Data extracted from a collection
____________
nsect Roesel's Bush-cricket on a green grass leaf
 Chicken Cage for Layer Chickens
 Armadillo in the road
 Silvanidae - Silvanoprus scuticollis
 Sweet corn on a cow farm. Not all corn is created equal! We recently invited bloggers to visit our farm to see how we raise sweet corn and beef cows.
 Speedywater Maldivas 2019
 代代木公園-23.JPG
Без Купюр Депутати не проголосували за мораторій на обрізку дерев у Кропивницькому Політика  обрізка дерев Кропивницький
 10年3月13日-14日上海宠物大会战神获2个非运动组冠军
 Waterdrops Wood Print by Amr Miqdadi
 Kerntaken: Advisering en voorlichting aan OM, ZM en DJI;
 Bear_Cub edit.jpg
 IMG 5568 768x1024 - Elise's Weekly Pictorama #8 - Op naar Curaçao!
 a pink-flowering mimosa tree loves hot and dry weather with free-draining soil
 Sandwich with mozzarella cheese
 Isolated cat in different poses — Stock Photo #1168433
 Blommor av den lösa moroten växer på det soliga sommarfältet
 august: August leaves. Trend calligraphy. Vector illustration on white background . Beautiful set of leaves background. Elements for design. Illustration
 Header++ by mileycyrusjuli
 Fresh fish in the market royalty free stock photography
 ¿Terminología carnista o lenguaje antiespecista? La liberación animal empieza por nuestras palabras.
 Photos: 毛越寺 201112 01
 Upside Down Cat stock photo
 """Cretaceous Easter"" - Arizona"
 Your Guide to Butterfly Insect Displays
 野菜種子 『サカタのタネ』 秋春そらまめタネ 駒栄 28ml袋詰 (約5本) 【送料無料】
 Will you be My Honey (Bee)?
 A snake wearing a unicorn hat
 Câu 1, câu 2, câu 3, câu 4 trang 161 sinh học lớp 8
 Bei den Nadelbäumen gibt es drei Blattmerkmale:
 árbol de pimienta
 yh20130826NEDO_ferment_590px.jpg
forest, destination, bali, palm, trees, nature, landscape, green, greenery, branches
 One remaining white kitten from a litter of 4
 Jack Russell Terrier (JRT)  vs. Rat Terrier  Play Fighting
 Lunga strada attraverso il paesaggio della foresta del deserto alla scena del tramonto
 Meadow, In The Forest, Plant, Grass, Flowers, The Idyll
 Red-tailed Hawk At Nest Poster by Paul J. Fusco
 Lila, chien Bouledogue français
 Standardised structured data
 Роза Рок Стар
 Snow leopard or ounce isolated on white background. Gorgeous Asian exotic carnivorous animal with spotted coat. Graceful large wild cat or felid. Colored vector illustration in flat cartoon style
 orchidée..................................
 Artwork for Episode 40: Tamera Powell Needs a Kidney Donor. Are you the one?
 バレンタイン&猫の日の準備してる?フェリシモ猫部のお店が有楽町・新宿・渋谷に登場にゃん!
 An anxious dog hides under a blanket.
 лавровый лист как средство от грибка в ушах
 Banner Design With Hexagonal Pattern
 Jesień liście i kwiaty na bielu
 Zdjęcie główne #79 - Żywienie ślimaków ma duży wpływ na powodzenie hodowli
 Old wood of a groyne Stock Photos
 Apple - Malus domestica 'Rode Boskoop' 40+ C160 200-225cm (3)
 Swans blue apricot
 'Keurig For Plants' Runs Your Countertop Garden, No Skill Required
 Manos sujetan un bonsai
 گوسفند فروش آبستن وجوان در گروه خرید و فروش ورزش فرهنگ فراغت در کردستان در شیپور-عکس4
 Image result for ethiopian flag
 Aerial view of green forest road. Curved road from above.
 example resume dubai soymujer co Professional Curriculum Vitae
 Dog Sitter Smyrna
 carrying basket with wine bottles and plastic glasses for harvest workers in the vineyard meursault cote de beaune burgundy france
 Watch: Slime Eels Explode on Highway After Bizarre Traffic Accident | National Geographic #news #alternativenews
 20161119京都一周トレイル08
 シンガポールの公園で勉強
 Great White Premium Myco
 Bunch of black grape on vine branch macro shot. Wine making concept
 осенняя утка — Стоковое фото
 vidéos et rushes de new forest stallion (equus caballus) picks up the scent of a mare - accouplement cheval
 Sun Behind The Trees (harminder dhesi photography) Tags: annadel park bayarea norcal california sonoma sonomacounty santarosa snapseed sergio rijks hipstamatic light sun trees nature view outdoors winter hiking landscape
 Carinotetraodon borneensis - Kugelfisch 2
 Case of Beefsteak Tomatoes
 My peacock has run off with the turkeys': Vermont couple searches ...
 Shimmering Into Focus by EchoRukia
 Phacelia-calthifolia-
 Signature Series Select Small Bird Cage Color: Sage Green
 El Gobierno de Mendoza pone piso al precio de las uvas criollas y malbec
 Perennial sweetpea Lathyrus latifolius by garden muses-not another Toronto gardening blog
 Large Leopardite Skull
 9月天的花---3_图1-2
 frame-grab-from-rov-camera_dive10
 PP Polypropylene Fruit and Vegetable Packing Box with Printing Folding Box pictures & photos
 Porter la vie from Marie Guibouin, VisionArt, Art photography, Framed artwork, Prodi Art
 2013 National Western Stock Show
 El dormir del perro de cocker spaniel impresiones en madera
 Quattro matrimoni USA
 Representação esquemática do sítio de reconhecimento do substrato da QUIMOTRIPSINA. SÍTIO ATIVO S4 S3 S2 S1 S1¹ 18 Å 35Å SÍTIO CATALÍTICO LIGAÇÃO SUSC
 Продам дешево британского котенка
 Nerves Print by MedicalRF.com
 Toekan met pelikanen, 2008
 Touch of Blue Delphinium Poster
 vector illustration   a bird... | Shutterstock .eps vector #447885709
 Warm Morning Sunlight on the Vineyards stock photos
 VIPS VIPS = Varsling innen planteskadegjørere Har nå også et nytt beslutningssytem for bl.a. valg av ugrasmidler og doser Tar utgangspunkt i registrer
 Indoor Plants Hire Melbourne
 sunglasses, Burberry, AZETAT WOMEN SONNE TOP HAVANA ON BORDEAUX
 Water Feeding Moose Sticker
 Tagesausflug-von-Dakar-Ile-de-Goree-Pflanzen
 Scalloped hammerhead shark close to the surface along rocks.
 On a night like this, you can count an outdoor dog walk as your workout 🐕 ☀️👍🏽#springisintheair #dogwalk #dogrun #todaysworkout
____________
Exercise directions
Each line from the top of the records above through the line containing "Blommor av den" needs to be transcribed exactly, and no line after it.

Your solution
nsect Roesel's Bush-cricket on a green grass leaf
 Chicken Cage for Layer Chickens
 Armadillo in the road
 Silvanidae - Silvanoprus scuticollis
 Sweet corn on a cow farm. Not all corn is created equal! We recently invited bloggers to visit our farm to see how we raise sweet corn and beef cows.
 Speedywater Maldivas 2019
 代代木公園-23.JPG
Без Купюр Депутати не проголосували за мораторій на обрізку дерев у Кропивницькому Політика  обрізка дерев Кропивницький
 10年3月13日-14日上海宠物大会战神获2个非运动组冠军
 Waterdrops Wood Print by Amr Miqdadi
 Kerntaken: Advisering en voorlichting aan OM, ZM en DJI;
 Bear_Cub edit.jpg
 IMG 5568 768x1024 - Elise's Weekly Pictorama #8 - Op naar Curaçao!
 a pink-flowering mimosa tree loves hot and dry weather with free-draining soil
 Sandwich with mozzarella cheese
 Isolated cat in different poses — Stock Photo #1168433
 Blommor av den lösa moroten växer på det soliga sommarfältet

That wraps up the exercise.